How to Build a Thriving Commenter Community

building-a-thriving-online-community

One comment is almost as disappointing as none, and sometimes it’s worse. That’s like Mom calling to say you were terrific in the play that no one else noticed, when what you really wanted was a write-up in the Sunday paper.

Content is important, but it can fall flat without audience interaction. Comments are one of the beauties of the Internet. Where once there were letters to the editor, now there’s room for many people to react to any story, column, editorial, or even an image.

A thriving community of commenters doesn’t happen by magic, and you can encourage it to grow. It takes a balance of control and freedom, but the balance varies depending on the audience. Here are some things to do, and not do, to plant the seed and build a thriving commenter community. Only you can decide how much of which is best.

Do: Make Commenting Easy

The first step toward a thriving commenter community is making it easy. When users have to look for the comment box or jump through unreasonable hoops to use it, there will be less participation.

Econsultancy.com makes a strong point against overburdening the audience with authentication requirements. Site logins can and should cover authentication for comments. Once a user is logged in, asking for CAPTCHA and other verifications before every comment that a user makes is unnecessarily frustrating, and could deter, not encourage, communication.

Don’t: Make it Too Easy

With no rules or structure in place on the front side, anyone can comment. A thriving community isn’t just made of as many commenters as possible, but commenters who interact with each other and respond to what they’ve seen and read.

Some sort of a gatekeeper is necessary to keep out the riffraff, which on a blog, takes the form of spam and automated comments. Riffraff is like junk mail that only clogs up the comment feed and slows down the conversation. A subscription-based website is the perfect format for authenticating users, and reducing the possibility of riffraff, while keeping the comment section easy to use so that users aren’t alienated.

Do: Employ Some Form of Moderation

Disagree
Not everyone agrees all the time, and a thriving community allows for debate.

Regardless of whether absolute freedom of speech is encouraged, moderators help keep the ball in play and ensure the game is played fairly. Comments without a moderator can quickly be overtaken by bullies, which is the opposite of a thriving commenter community.

Moderation rules should be clear to everyone, and posted in a prominent place. ”Be nice, and be polite” might be sufficient for some communities, but others may need a bit more detail. If it’s a religious publication and no swearing is allowed, the rules should say so clearly. If active and even feisty debate is welcomed, a simple reminder to debate with respect might be in order. Whatever the rules, make them simple. More important, make them stick.

Don’t: Interfere with Reasonable, Free Expression

A thriving community needs freedom of expression. Not everyone is sweet, and not everyone uses perfect grammar. Moderation needs a light touch, or else the community will feel as if it’s governed instead of guided.

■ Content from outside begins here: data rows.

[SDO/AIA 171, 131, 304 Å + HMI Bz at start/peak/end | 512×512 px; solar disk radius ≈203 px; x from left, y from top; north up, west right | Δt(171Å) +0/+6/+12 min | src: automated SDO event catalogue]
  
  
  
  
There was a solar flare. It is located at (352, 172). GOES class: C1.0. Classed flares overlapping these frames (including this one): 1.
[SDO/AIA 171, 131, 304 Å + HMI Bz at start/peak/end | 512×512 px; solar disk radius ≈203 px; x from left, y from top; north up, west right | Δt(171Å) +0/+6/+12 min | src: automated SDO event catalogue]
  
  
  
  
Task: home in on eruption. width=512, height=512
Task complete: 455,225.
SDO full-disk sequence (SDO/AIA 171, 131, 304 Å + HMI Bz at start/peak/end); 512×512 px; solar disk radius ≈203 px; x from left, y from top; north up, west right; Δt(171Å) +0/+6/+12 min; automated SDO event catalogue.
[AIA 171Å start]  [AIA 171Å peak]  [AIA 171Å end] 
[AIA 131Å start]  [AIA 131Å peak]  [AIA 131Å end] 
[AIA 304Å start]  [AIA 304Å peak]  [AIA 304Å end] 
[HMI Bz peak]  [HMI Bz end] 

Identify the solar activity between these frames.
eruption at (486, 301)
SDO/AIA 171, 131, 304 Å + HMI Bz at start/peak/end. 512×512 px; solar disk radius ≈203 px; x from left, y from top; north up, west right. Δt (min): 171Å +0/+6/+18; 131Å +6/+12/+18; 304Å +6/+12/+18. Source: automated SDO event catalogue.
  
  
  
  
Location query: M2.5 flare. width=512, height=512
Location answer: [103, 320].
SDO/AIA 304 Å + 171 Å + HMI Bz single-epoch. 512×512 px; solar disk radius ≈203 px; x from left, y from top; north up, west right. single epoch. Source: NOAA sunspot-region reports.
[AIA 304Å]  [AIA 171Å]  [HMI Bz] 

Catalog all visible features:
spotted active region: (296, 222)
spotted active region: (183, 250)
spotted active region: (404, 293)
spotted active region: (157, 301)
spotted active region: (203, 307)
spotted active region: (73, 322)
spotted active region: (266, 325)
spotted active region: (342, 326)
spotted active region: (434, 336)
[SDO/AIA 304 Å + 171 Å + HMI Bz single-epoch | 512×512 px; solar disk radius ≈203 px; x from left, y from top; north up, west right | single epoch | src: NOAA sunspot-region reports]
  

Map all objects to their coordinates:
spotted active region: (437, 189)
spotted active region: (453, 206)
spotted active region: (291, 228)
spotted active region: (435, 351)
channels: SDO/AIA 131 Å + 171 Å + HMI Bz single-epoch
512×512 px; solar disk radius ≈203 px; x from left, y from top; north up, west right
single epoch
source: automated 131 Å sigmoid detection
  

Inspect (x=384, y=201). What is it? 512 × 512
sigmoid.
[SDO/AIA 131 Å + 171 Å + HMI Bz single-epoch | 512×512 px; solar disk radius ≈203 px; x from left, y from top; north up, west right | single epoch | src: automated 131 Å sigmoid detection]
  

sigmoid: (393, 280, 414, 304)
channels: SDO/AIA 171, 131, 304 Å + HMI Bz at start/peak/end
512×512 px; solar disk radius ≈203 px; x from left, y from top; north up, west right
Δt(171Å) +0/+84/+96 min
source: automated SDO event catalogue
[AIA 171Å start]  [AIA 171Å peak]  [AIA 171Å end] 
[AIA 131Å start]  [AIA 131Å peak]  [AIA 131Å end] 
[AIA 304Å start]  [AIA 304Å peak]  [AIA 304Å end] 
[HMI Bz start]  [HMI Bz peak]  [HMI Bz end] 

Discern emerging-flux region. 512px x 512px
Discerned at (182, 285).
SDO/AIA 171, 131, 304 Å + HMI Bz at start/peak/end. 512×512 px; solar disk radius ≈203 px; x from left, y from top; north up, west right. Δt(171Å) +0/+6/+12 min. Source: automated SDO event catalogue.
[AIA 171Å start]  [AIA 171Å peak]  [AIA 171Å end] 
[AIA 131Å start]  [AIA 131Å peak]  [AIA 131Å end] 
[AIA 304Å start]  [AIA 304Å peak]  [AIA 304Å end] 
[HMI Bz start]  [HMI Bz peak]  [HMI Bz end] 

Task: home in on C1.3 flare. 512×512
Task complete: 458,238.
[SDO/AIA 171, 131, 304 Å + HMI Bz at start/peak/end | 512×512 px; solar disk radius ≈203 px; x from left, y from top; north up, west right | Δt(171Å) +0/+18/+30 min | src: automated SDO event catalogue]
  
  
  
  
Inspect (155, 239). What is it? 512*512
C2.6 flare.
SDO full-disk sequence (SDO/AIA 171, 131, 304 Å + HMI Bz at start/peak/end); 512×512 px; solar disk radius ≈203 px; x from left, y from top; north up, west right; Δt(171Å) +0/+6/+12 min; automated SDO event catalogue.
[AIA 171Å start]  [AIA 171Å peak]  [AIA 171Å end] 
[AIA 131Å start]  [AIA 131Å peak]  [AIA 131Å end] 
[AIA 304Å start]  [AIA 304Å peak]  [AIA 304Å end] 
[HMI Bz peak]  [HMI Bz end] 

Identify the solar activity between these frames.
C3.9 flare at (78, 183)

Allow for differing opinions and even arguments, as long as no one takes it too far. If everyone agreed on everything, what a boring community it would be!

Do: Consider Verifying Identities

Cyber bullying is a real threat, as is stalking. In response to the risks that total online anonymity pose, Huffington Post founder Arianna Huffington recently announced the end of anonymous comments at her publication. This was a controversial move that had almost as many people applauding as booing.

The benefits of verifying the identity of all commenters is evident. Users are less likely to bully and stalk when they can’t hide behind that protective shroud. However, those who are opposed to full disclosure, such as Matthew Ingram of Bloomberg Businessweek, say verification offers marginal benefits. This was evidenced in South Korea in 2007 when a verification program was halted due to only a 0.09 % reduction in abusive comments. Ingram believes verification risks the openness that lets commenters share details that they otherwise wouldn’t.

For now, no one is regulating anonymity, so that decision can be made by publications.

A commenter community is built on rich, engaging content, openness to share responses and opinions, and reasonable measure of freedom to share it. It’s a balance that can only be struck publication by publication, and audience by audience.

The best way to encourage a thriving community at any publication is by getting to know the audience. When in doubt, ask. The opinions of the people you want to reach can help create a community that grows. With reasonable parameters and safeguards, you’ll have the right foundation.